**Problem set**:
**A.** Summarize the court opinion in two sentences.
**B.** Extend the court opinion, picking up right after its final sentence.

**Exercise text**:
++++

The opinion of the court was delivered by: Sharon Johnson Coleman

Judge Sharon Johnson Coleman Magistrate Judge Arlander Keys


Defendant, Global Allies LLC ("Global Allies"), moves to dismiss pursuant to Rule 12(b)(6) and Rule 9(b) Count VII of plaintiff Global Total Office LP's Second Amended Complaint [66]. Defendant argues for dismissal of Count VII of the Second Amended Complaint because plaintiff does not have standing to bring a claim under the Illinois Consumer Fraud and Deceptive Practices Act ("ICFA") and, even if plaintiff did have standing, it has failed to allege a violation of ICFA with sufficient particularity to state a claim upon which relief can be granted. For the reasons stated below, the motion is granted without prejudice.

Legal Standard

A motion to dismiss tests the sufficiency of the complaint, not its merits. See, e.g.,Gibson v. City of Chicago, 910 F.2d 1510, 1520 (7th Cir. 1990). Under the notice pleading standards of Rule 8, a complaint must set forth sufficient factual material, taken as true, to raise the plaintiff's right to relief "above the speculative level." Bell Atlantic Corp. v. Twombly, 550 U.S. 544, 555 (2007). Abstract recitations of the elements of a cause of action and "naked assertion[s]" devoid of "further factual enhancement" are insufficient to satisfy the pleading requirements of Rule 8. Ashcroft v. Iqbal,___ U.S.___, 129 S. Ct. 1937, 1949 (2009)(quoting Twombly, 550 U.S. at 555). Thus, in order to survive a motion to dismiss, the complaint must, on its face, contain sufficient factual material for the court to draw the reasonable inference that the defendant is liable for the misconduct alleged. Id.

++++

Spatial localization data
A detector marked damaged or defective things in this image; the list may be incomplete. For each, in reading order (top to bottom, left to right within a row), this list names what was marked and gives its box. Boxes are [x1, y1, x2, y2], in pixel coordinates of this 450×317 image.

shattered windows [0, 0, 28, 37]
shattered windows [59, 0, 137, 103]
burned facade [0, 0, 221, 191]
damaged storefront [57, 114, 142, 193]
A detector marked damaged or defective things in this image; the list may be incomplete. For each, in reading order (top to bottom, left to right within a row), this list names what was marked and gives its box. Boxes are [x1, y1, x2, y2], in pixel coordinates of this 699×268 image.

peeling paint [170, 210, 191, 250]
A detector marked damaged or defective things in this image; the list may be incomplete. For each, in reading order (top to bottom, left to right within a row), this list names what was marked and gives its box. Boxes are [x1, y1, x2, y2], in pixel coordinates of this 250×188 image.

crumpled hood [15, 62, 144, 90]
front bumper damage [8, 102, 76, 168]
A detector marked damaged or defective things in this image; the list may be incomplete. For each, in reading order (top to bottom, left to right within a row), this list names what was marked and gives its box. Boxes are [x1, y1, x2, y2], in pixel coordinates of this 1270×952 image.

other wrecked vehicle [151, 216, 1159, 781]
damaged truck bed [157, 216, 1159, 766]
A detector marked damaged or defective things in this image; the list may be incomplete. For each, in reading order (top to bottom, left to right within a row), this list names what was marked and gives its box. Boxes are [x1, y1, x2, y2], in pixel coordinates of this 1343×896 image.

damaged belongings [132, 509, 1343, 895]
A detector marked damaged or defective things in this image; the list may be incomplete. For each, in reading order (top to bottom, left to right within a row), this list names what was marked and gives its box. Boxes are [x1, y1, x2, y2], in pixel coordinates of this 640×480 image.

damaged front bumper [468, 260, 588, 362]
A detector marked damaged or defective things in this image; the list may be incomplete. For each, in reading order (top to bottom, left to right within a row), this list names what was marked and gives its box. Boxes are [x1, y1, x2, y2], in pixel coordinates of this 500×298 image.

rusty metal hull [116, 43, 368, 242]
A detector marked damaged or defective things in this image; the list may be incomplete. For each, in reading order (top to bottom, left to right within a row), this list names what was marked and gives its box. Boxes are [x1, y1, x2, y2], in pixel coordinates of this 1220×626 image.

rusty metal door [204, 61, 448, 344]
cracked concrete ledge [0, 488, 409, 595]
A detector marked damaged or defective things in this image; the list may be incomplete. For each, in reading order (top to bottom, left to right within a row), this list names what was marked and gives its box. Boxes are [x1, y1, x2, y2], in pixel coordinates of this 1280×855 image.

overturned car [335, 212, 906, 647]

++++

**Results for each task**:
**A.** Global Allies LLC moves to dismiss Count VII of Global Total Office LP's Second Amended Complaint, arguing that the plaintiff lacks standing under the Illinois Consumer Fraud and Deceptive Practices Act and has not alleged a violation with sufficient particularity, and the court grants the motion without prejudice. Under Rule 8, a complaint survives a motion to dismiss only if it contains enough factual material, taken as true, for the court to reasonably infer the defendant's liability; abstract recitations of the elements and naked assertions are insufficient.

**B.**
Fraud claims must comply with the heightened pleading standard of Federal Rule of Civil Procedure 9(b). Plaintiffs must plead allegations brought under the Illinois Consumer Fraud and Deceptive Practices Act ("ICFA") with particularity. Freedom Mortgage Corp. v. Burnham Mortgage, Inc. et al., 720 F. Supp. 2d 978, 1004 (N.D. Ill. 2010). Therefore, must allege with particularity the "who, what, when, where, and how" of the fraud or misrepresentation. DiLeo v. Ernst & Young, 901 F.2d 624, 627 (7th Cir. 1990).


Plaintiff Global Total Office is a Canadian limited partnership that claims ownership of the registered trademark GLOBAL & Design and the trademark and trade name GLOBAL. Plaintiff Global Industries is located in New Jersey and is affiliated with Global Total Office for marketing, selling and distributing Global Total Office business and institutional furniture products. Defendant Global Allies is a California limited liability partnership engaged in the business of importing, distributing and selling business and institutional seating under the trademark and trade name GLOBAL ALLIES. Plaintiff alleges that there has been actual confusion among consumers related to the use of the GLOBAL trademark and trade name in the sale and marketing of business furniture.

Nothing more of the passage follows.